(PAGE)
I've done it again

An Essay By Bridget // 1/14/2011

It's hard to shake the feeling that I've messed up.  That I've opened my mouth when I shouldn't.  Even if I've made part of it right, I can't undo it.  The problem with most of my "crimes" is that they are done.  Finished.  I can't go back and edit out the little parts that I don't like, or delete them altogether.  Because of that, I'm not going to edit this, or ever delete it.  I don't feel I deserve such a thing.

(DIRECTIVE)
Reproduce the entire essay "I've done it again" word for word, including its title and byline. The material after this point is separate from the essay.

(GIVEN ENTRIES)

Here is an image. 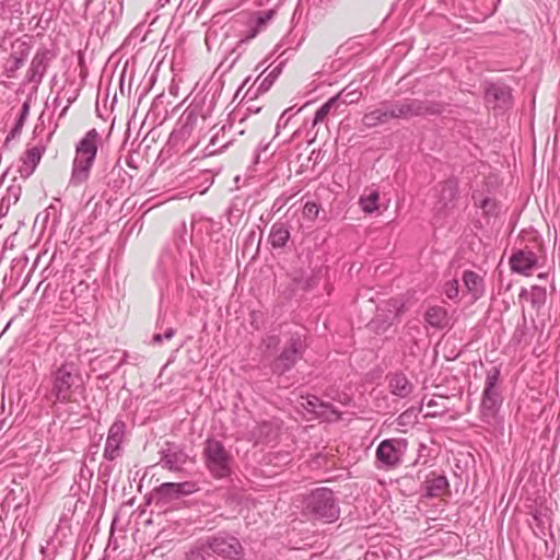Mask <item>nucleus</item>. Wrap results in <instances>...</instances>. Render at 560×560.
Wrapping results in <instances>:
<instances>
[{"label":"nucleus","mask_w":560,"mask_h":560,"mask_svg":"<svg viewBox=\"0 0 560 560\" xmlns=\"http://www.w3.org/2000/svg\"><path fill=\"white\" fill-rule=\"evenodd\" d=\"M47 399L52 404H70L75 401L74 394L83 388V380L79 366L72 361L55 363L47 376Z\"/></svg>","instance_id":"obj_1"},{"label":"nucleus","mask_w":560,"mask_h":560,"mask_svg":"<svg viewBox=\"0 0 560 560\" xmlns=\"http://www.w3.org/2000/svg\"><path fill=\"white\" fill-rule=\"evenodd\" d=\"M101 142V135L93 128L77 143L69 179L70 186L78 187L88 182Z\"/></svg>","instance_id":"obj_2"},{"label":"nucleus","mask_w":560,"mask_h":560,"mask_svg":"<svg viewBox=\"0 0 560 560\" xmlns=\"http://www.w3.org/2000/svg\"><path fill=\"white\" fill-rule=\"evenodd\" d=\"M202 458L213 478L223 479L231 475L234 458L221 441L208 438L203 443Z\"/></svg>","instance_id":"obj_3"},{"label":"nucleus","mask_w":560,"mask_h":560,"mask_svg":"<svg viewBox=\"0 0 560 560\" xmlns=\"http://www.w3.org/2000/svg\"><path fill=\"white\" fill-rule=\"evenodd\" d=\"M392 119H410L417 116H438L444 112V104L430 100L402 98L385 101Z\"/></svg>","instance_id":"obj_4"},{"label":"nucleus","mask_w":560,"mask_h":560,"mask_svg":"<svg viewBox=\"0 0 560 560\" xmlns=\"http://www.w3.org/2000/svg\"><path fill=\"white\" fill-rule=\"evenodd\" d=\"M500 369L493 366L487 372L486 386L480 404V420L491 427L500 424L499 409L502 405V397L498 387Z\"/></svg>","instance_id":"obj_5"},{"label":"nucleus","mask_w":560,"mask_h":560,"mask_svg":"<svg viewBox=\"0 0 560 560\" xmlns=\"http://www.w3.org/2000/svg\"><path fill=\"white\" fill-rule=\"evenodd\" d=\"M305 510L313 518L324 523H334L340 514L335 495L327 488H318L312 491L305 500Z\"/></svg>","instance_id":"obj_6"},{"label":"nucleus","mask_w":560,"mask_h":560,"mask_svg":"<svg viewBox=\"0 0 560 560\" xmlns=\"http://www.w3.org/2000/svg\"><path fill=\"white\" fill-rule=\"evenodd\" d=\"M408 442L406 439H386L383 440L376 448L377 468L395 469L402 463V457L407 451Z\"/></svg>","instance_id":"obj_7"},{"label":"nucleus","mask_w":560,"mask_h":560,"mask_svg":"<svg viewBox=\"0 0 560 560\" xmlns=\"http://www.w3.org/2000/svg\"><path fill=\"white\" fill-rule=\"evenodd\" d=\"M206 538L207 545L213 555L228 560H241L244 549L236 537L220 532Z\"/></svg>","instance_id":"obj_8"},{"label":"nucleus","mask_w":560,"mask_h":560,"mask_svg":"<svg viewBox=\"0 0 560 560\" xmlns=\"http://www.w3.org/2000/svg\"><path fill=\"white\" fill-rule=\"evenodd\" d=\"M306 345L304 337L299 332L291 334L284 348L273 364V371L278 374H284L290 371L302 357Z\"/></svg>","instance_id":"obj_9"},{"label":"nucleus","mask_w":560,"mask_h":560,"mask_svg":"<svg viewBox=\"0 0 560 560\" xmlns=\"http://www.w3.org/2000/svg\"><path fill=\"white\" fill-rule=\"evenodd\" d=\"M405 304L399 299H390L376 307V314L369 323L375 332L385 331L401 313Z\"/></svg>","instance_id":"obj_10"},{"label":"nucleus","mask_w":560,"mask_h":560,"mask_svg":"<svg viewBox=\"0 0 560 560\" xmlns=\"http://www.w3.org/2000/svg\"><path fill=\"white\" fill-rule=\"evenodd\" d=\"M32 49L28 36L15 39L11 45V52L4 62L3 69L7 78H13L15 72L24 65Z\"/></svg>","instance_id":"obj_11"},{"label":"nucleus","mask_w":560,"mask_h":560,"mask_svg":"<svg viewBox=\"0 0 560 560\" xmlns=\"http://www.w3.org/2000/svg\"><path fill=\"white\" fill-rule=\"evenodd\" d=\"M160 454V465L171 471H180L189 458L183 446L172 442H166Z\"/></svg>","instance_id":"obj_12"},{"label":"nucleus","mask_w":560,"mask_h":560,"mask_svg":"<svg viewBox=\"0 0 560 560\" xmlns=\"http://www.w3.org/2000/svg\"><path fill=\"white\" fill-rule=\"evenodd\" d=\"M126 423L117 418L110 425L104 447V458L115 460L121 454V443L125 439Z\"/></svg>","instance_id":"obj_13"},{"label":"nucleus","mask_w":560,"mask_h":560,"mask_svg":"<svg viewBox=\"0 0 560 560\" xmlns=\"http://www.w3.org/2000/svg\"><path fill=\"white\" fill-rule=\"evenodd\" d=\"M54 59V54L47 48H39L31 61V66L26 73V80L35 85L40 84L46 70Z\"/></svg>","instance_id":"obj_14"},{"label":"nucleus","mask_w":560,"mask_h":560,"mask_svg":"<svg viewBox=\"0 0 560 560\" xmlns=\"http://www.w3.org/2000/svg\"><path fill=\"white\" fill-rule=\"evenodd\" d=\"M158 501L163 504L172 500L179 499L182 495L190 494L194 492V485L191 482H164L154 490Z\"/></svg>","instance_id":"obj_15"},{"label":"nucleus","mask_w":560,"mask_h":560,"mask_svg":"<svg viewBox=\"0 0 560 560\" xmlns=\"http://www.w3.org/2000/svg\"><path fill=\"white\" fill-rule=\"evenodd\" d=\"M450 483L444 475L431 471L422 482L421 490L424 498L432 499L448 492Z\"/></svg>","instance_id":"obj_16"},{"label":"nucleus","mask_w":560,"mask_h":560,"mask_svg":"<svg viewBox=\"0 0 560 560\" xmlns=\"http://www.w3.org/2000/svg\"><path fill=\"white\" fill-rule=\"evenodd\" d=\"M176 272L177 267L175 266L174 256L170 250H165L161 255L158 268L154 272L155 282L161 289L166 288L170 283L172 276L175 275Z\"/></svg>","instance_id":"obj_17"},{"label":"nucleus","mask_w":560,"mask_h":560,"mask_svg":"<svg viewBox=\"0 0 560 560\" xmlns=\"http://www.w3.org/2000/svg\"><path fill=\"white\" fill-rule=\"evenodd\" d=\"M45 150L46 149L44 145H35L25 151L20 160L21 165L18 170L22 178L27 179L34 173L35 168L42 160Z\"/></svg>","instance_id":"obj_18"},{"label":"nucleus","mask_w":560,"mask_h":560,"mask_svg":"<svg viewBox=\"0 0 560 560\" xmlns=\"http://www.w3.org/2000/svg\"><path fill=\"white\" fill-rule=\"evenodd\" d=\"M537 265V256L532 250L520 249L510 258L511 269L517 273L527 275Z\"/></svg>","instance_id":"obj_19"},{"label":"nucleus","mask_w":560,"mask_h":560,"mask_svg":"<svg viewBox=\"0 0 560 560\" xmlns=\"http://www.w3.org/2000/svg\"><path fill=\"white\" fill-rule=\"evenodd\" d=\"M291 236V225L289 222L276 221L271 228L268 236V241L272 248H283L289 242Z\"/></svg>","instance_id":"obj_20"},{"label":"nucleus","mask_w":560,"mask_h":560,"mask_svg":"<svg viewBox=\"0 0 560 560\" xmlns=\"http://www.w3.org/2000/svg\"><path fill=\"white\" fill-rule=\"evenodd\" d=\"M281 69L279 66L273 68L268 74L265 72L260 73L255 80L253 86L246 92L252 98L257 97L259 94L266 93L272 86L277 78L279 77Z\"/></svg>","instance_id":"obj_21"},{"label":"nucleus","mask_w":560,"mask_h":560,"mask_svg":"<svg viewBox=\"0 0 560 560\" xmlns=\"http://www.w3.org/2000/svg\"><path fill=\"white\" fill-rule=\"evenodd\" d=\"M387 378L388 387L393 395L399 398H406L412 393L413 385L404 373H393L389 374Z\"/></svg>","instance_id":"obj_22"},{"label":"nucleus","mask_w":560,"mask_h":560,"mask_svg":"<svg viewBox=\"0 0 560 560\" xmlns=\"http://www.w3.org/2000/svg\"><path fill=\"white\" fill-rule=\"evenodd\" d=\"M463 282L474 301L480 299L485 294V280L477 272L471 270L464 271Z\"/></svg>","instance_id":"obj_23"},{"label":"nucleus","mask_w":560,"mask_h":560,"mask_svg":"<svg viewBox=\"0 0 560 560\" xmlns=\"http://www.w3.org/2000/svg\"><path fill=\"white\" fill-rule=\"evenodd\" d=\"M390 120L392 117L385 102L380 103V105L376 108L365 113L362 118L363 125L368 128L384 125Z\"/></svg>","instance_id":"obj_24"},{"label":"nucleus","mask_w":560,"mask_h":560,"mask_svg":"<svg viewBox=\"0 0 560 560\" xmlns=\"http://www.w3.org/2000/svg\"><path fill=\"white\" fill-rule=\"evenodd\" d=\"M231 125H223L210 139L208 145L205 148V155H214L226 149L232 140H225L226 130L231 129Z\"/></svg>","instance_id":"obj_25"},{"label":"nucleus","mask_w":560,"mask_h":560,"mask_svg":"<svg viewBox=\"0 0 560 560\" xmlns=\"http://www.w3.org/2000/svg\"><path fill=\"white\" fill-rule=\"evenodd\" d=\"M458 195V185L455 179H447L440 185L439 203L442 208L447 209L454 206V201Z\"/></svg>","instance_id":"obj_26"},{"label":"nucleus","mask_w":560,"mask_h":560,"mask_svg":"<svg viewBox=\"0 0 560 560\" xmlns=\"http://www.w3.org/2000/svg\"><path fill=\"white\" fill-rule=\"evenodd\" d=\"M425 322L434 328H444L448 325L447 311L442 306H431L424 314Z\"/></svg>","instance_id":"obj_27"},{"label":"nucleus","mask_w":560,"mask_h":560,"mask_svg":"<svg viewBox=\"0 0 560 560\" xmlns=\"http://www.w3.org/2000/svg\"><path fill=\"white\" fill-rule=\"evenodd\" d=\"M488 101H497L502 105H506L511 100V90L503 84H490L486 90Z\"/></svg>","instance_id":"obj_28"},{"label":"nucleus","mask_w":560,"mask_h":560,"mask_svg":"<svg viewBox=\"0 0 560 560\" xmlns=\"http://www.w3.org/2000/svg\"><path fill=\"white\" fill-rule=\"evenodd\" d=\"M550 526V516L547 512H541L536 510L533 513V522L530 523V527L533 528L534 534L537 537H544L546 535V529Z\"/></svg>","instance_id":"obj_29"},{"label":"nucleus","mask_w":560,"mask_h":560,"mask_svg":"<svg viewBox=\"0 0 560 560\" xmlns=\"http://www.w3.org/2000/svg\"><path fill=\"white\" fill-rule=\"evenodd\" d=\"M475 205L478 206L485 215L497 217L499 213V206L497 201L490 197H481L476 194L472 195Z\"/></svg>","instance_id":"obj_30"},{"label":"nucleus","mask_w":560,"mask_h":560,"mask_svg":"<svg viewBox=\"0 0 560 560\" xmlns=\"http://www.w3.org/2000/svg\"><path fill=\"white\" fill-rule=\"evenodd\" d=\"M209 550L207 538L198 539L186 552V560H207Z\"/></svg>","instance_id":"obj_31"},{"label":"nucleus","mask_w":560,"mask_h":560,"mask_svg":"<svg viewBox=\"0 0 560 560\" xmlns=\"http://www.w3.org/2000/svg\"><path fill=\"white\" fill-rule=\"evenodd\" d=\"M30 114V104L28 102H24L20 112V117L18 118L14 127L7 136L5 142H9L18 137H20L24 122Z\"/></svg>","instance_id":"obj_32"},{"label":"nucleus","mask_w":560,"mask_h":560,"mask_svg":"<svg viewBox=\"0 0 560 560\" xmlns=\"http://www.w3.org/2000/svg\"><path fill=\"white\" fill-rule=\"evenodd\" d=\"M276 435L275 427L267 421L258 423L252 431V438L256 441L268 440Z\"/></svg>","instance_id":"obj_33"},{"label":"nucleus","mask_w":560,"mask_h":560,"mask_svg":"<svg viewBox=\"0 0 560 560\" xmlns=\"http://www.w3.org/2000/svg\"><path fill=\"white\" fill-rule=\"evenodd\" d=\"M380 194L377 190H372L368 195L360 197V206L366 213H372L378 208Z\"/></svg>","instance_id":"obj_34"},{"label":"nucleus","mask_w":560,"mask_h":560,"mask_svg":"<svg viewBox=\"0 0 560 560\" xmlns=\"http://www.w3.org/2000/svg\"><path fill=\"white\" fill-rule=\"evenodd\" d=\"M303 406L311 412L316 415H324L329 408L330 405L322 401L317 396L310 395L305 398V404Z\"/></svg>","instance_id":"obj_35"},{"label":"nucleus","mask_w":560,"mask_h":560,"mask_svg":"<svg viewBox=\"0 0 560 560\" xmlns=\"http://www.w3.org/2000/svg\"><path fill=\"white\" fill-rule=\"evenodd\" d=\"M273 16H275V11L267 10V11L256 13L249 20V22L260 33L267 27L268 23L273 19Z\"/></svg>","instance_id":"obj_36"},{"label":"nucleus","mask_w":560,"mask_h":560,"mask_svg":"<svg viewBox=\"0 0 560 560\" xmlns=\"http://www.w3.org/2000/svg\"><path fill=\"white\" fill-rule=\"evenodd\" d=\"M361 95L362 93L360 91H358L357 89L350 90V85H348L334 97H337V102L340 100L345 104H354L359 102Z\"/></svg>","instance_id":"obj_37"},{"label":"nucleus","mask_w":560,"mask_h":560,"mask_svg":"<svg viewBox=\"0 0 560 560\" xmlns=\"http://www.w3.org/2000/svg\"><path fill=\"white\" fill-rule=\"evenodd\" d=\"M182 127L179 129V135L182 137L188 136L192 129V126L197 121V115L194 112H184L180 117Z\"/></svg>","instance_id":"obj_38"},{"label":"nucleus","mask_w":560,"mask_h":560,"mask_svg":"<svg viewBox=\"0 0 560 560\" xmlns=\"http://www.w3.org/2000/svg\"><path fill=\"white\" fill-rule=\"evenodd\" d=\"M337 103V97H330L326 103H324L315 113L314 119H313V127H315L317 124L324 121V119L328 116L329 112L334 107V105Z\"/></svg>","instance_id":"obj_39"},{"label":"nucleus","mask_w":560,"mask_h":560,"mask_svg":"<svg viewBox=\"0 0 560 560\" xmlns=\"http://www.w3.org/2000/svg\"><path fill=\"white\" fill-rule=\"evenodd\" d=\"M546 302V290L541 287H533L530 291V303L533 307L540 308Z\"/></svg>","instance_id":"obj_40"},{"label":"nucleus","mask_w":560,"mask_h":560,"mask_svg":"<svg viewBox=\"0 0 560 560\" xmlns=\"http://www.w3.org/2000/svg\"><path fill=\"white\" fill-rule=\"evenodd\" d=\"M443 292L451 300L457 298L458 293H459L458 281L456 279L446 281L445 284H444Z\"/></svg>","instance_id":"obj_41"},{"label":"nucleus","mask_w":560,"mask_h":560,"mask_svg":"<svg viewBox=\"0 0 560 560\" xmlns=\"http://www.w3.org/2000/svg\"><path fill=\"white\" fill-rule=\"evenodd\" d=\"M176 330L172 327L167 328L163 334L158 332L152 337V342L155 345L162 343L164 340H171L175 336Z\"/></svg>","instance_id":"obj_42"},{"label":"nucleus","mask_w":560,"mask_h":560,"mask_svg":"<svg viewBox=\"0 0 560 560\" xmlns=\"http://www.w3.org/2000/svg\"><path fill=\"white\" fill-rule=\"evenodd\" d=\"M259 34L258 30H256L252 23L248 21V24H247V28L246 31L244 32V34L241 36L240 40H238V44L242 45V44H246L248 43L249 40H252L253 38H255L257 35Z\"/></svg>","instance_id":"obj_43"},{"label":"nucleus","mask_w":560,"mask_h":560,"mask_svg":"<svg viewBox=\"0 0 560 560\" xmlns=\"http://www.w3.org/2000/svg\"><path fill=\"white\" fill-rule=\"evenodd\" d=\"M293 107L287 108L281 116L278 119L277 126H276V136L279 135L281 128H285L287 125L290 121V117H287L289 115V112H292Z\"/></svg>","instance_id":"obj_44"},{"label":"nucleus","mask_w":560,"mask_h":560,"mask_svg":"<svg viewBox=\"0 0 560 560\" xmlns=\"http://www.w3.org/2000/svg\"><path fill=\"white\" fill-rule=\"evenodd\" d=\"M304 214L310 219H315L318 215L319 208L315 202H306L304 206Z\"/></svg>","instance_id":"obj_45"},{"label":"nucleus","mask_w":560,"mask_h":560,"mask_svg":"<svg viewBox=\"0 0 560 560\" xmlns=\"http://www.w3.org/2000/svg\"><path fill=\"white\" fill-rule=\"evenodd\" d=\"M280 339L277 335H269L262 339V346L266 350H273L278 347Z\"/></svg>","instance_id":"obj_46"},{"label":"nucleus","mask_w":560,"mask_h":560,"mask_svg":"<svg viewBox=\"0 0 560 560\" xmlns=\"http://www.w3.org/2000/svg\"><path fill=\"white\" fill-rule=\"evenodd\" d=\"M7 5L11 16L19 18L23 14L22 3L20 1L9 2Z\"/></svg>","instance_id":"obj_47"},{"label":"nucleus","mask_w":560,"mask_h":560,"mask_svg":"<svg viewBox=\"0 0 560 560\" xmlns=\"http://www.w3.org/2000/svg\"><path fill=\"white\" fill-rule=\"evenodd\" d=\"M20 195H21V187L20 186H11L9 187L8 189V199L9 200H13V202L15 203L19 198H20Z\"/></svg>","instance_id":"obj_48"},{"label":"nucleus","mask_w":560,"mask_h":560,"mask_svg":"<svg viewBox=\"0 0 560 560\" xmlns=\"http://www.w3.org/2000/svg\"><path fill=\"white\" fill-rule=\"evenodd\" d=\"M61 211V206L60 205H50L46 210H45V218H44V221H46L50 214H54L55 217L58 215V213H60Z\"/></svg>","instance_id":"obj_49"},{"label":"nucleus","mask_w":560,"mask_h":560,"mask_svg":"<svg viewBox=\"0 0 560 560\" xmlns=\"http://www.w3.org/2000/svg\"><path fill=\"white\" fill-rule=\"evenodd\" d=\"M61 211V206L60 205H50L46 210H45V218H44V221H46L50 214H54L55 217L58 215V213H60Z\"/></svg>","instance_id":"obj_50"},{"label":"nucleus","mask_w":560,"mask_h":560,"mask_svg":"<svg viewBox=\"0 0 560 560\" xmlns=\"http://www.w3.org/2000/svg\"><path fill=\"white\" fill-rule=\"evenodd\" d=\"M269 147V142L260 141L255 152V163L259 162L260 153L265 152Z\"/></svg>","instance_id":"obj_51"},{"label":"nucleus","mask_w":560,"mask_h":560,"mask_svg":"<svg viewBox=\"0 0 560 560\" xmlns=\"http://www.w3.org/2000/svg\"><path fill=\"white\" fill-rule=\"evenodd\" d=\"M60 301L71 302L72 301V292L71 291H61Z\"/></svg>","instance_id":"obj_52"},{"label":"nucleus","mask_w":560,"mask_h":560,"mask_svg":"<svg viewBox=\"0 0 560 560\" xmlns=\"http://www.w3.org/2000/svg\"><path fill=\"white\" fill-rule=\"evenodd\" d=\"M292 107H293V110H292V112H289V115L287 116V117H290V119H291L293 116H295L299 112H301V109H302V107H301V108H298V109H295V107H294V106H292Z\"/></svg>","instance_id":"obj_53"},{"label":"nucleus","mask_w":560,"mask_h":560,"mask_svg":"<svg viewBox=\"0 0 560 560\" xmlns=\"http://www.w3.org/2000/svg\"><path fill=\"white\" fill-rule=\"evenodd\" d=\"M332 0H318V5L319 7H327L328 4L331 3Z\"/></svg>","instance_id":"obj_54"},{"label":"nucleus","mask_w":560,"mask_h":560,"mask_svg":"<svg viewBox=\"0 0 560 560\" xmlns=\"http://www.w3.org/2000/svg\"><path fill=\"white\" fill-rule=\"evenodd\" d=\"M248 110L253 112V113H258L260 110V108L259 107L250 106V107H248Z\"/></svg>","instance_id":"obj_55"},{"label":"nucleus","mask_w":560,"mask_h":560,"mask_svg":"<svg viewBox=\"0 0 560 560\" xmlns=\"http://www.w3.org/2000/svg\"><path fill=\"white\" fill-rule=\"evenodd\" d=\"M435 405H436V402H435L434 400H430V401L428 402V406H429V407H433V406H435Z\"/></svg>","instance_id":"obj_56"},{"label":"nucleus","mask_w":560,"mask_h":560,"mask_svg":"<svg viewBox=\"0 0 560 560\" xmlns=\"http://www.w3.org/2000/svg\"><path fill=\"white\" fill-rule=\"evenodd\" d=\"M67 109H68V106L63 107V109H62V110H61V113H60V116L65 115V114H66V112H67Z\"/></svg>","instance_id":"obj_57"},{"label":"nucleus","mask_w":560,"mask_h":560,"mask_svg":"<svg viewBox=\"0 0 560 560\" xmlns=\"http://www.w3.org/2000/svg\"><path fill=\"white\" fill-rule=\"evenodd\" d=\"M58 102H59V100L56 97V98L54 100V104H55V106H57V105H58Z\"/></svg>","instance_id":"obj_58"},{"label":"nucleus","mask_w":560,"mask_h":560,"mask_svg":"<svg viewBox=\"0 0 560 560\" xmlns=\"http://www.w3.org/2000/svg\"><path fill=\"white\" fill-rule=\"evenodd\" d=\"M190 276H191L192 279L196 278L194 270L190 271Z\"/></svg>","instance_id":"obj_59"},{"label":"nucleus","mask_w":560,"mask_h":560,"mask_svg":"<svg viewBox=\"0 0 560 560\" xmlns=\"http://www.w3.org/2000/svg\"><path fill=\"white\" fill-rule=\"evenodd\" d=\"M190 265L192 266L194 265V260H192V257L190 256Z\"/></svg>","instance_id":"obj_60"}]
</instances>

(OUTPUT FOR THIS EXERCISE)
I've done it again

An Essay By Bridget // 1/14/2011

It's hard to shake the feeling that I've messed up.  That I've opened my mouth when I shouldn't.  Even if I've made part of it right, I can't undo it.  The problem with most of my "crimes" is that they are done.  Finished.  I can't go back and edit out the little parts that I don't like, or delete them altogether.  Because of that, I'm not going to edit this, or ever delete it.  I don't feel I deserve such a thing.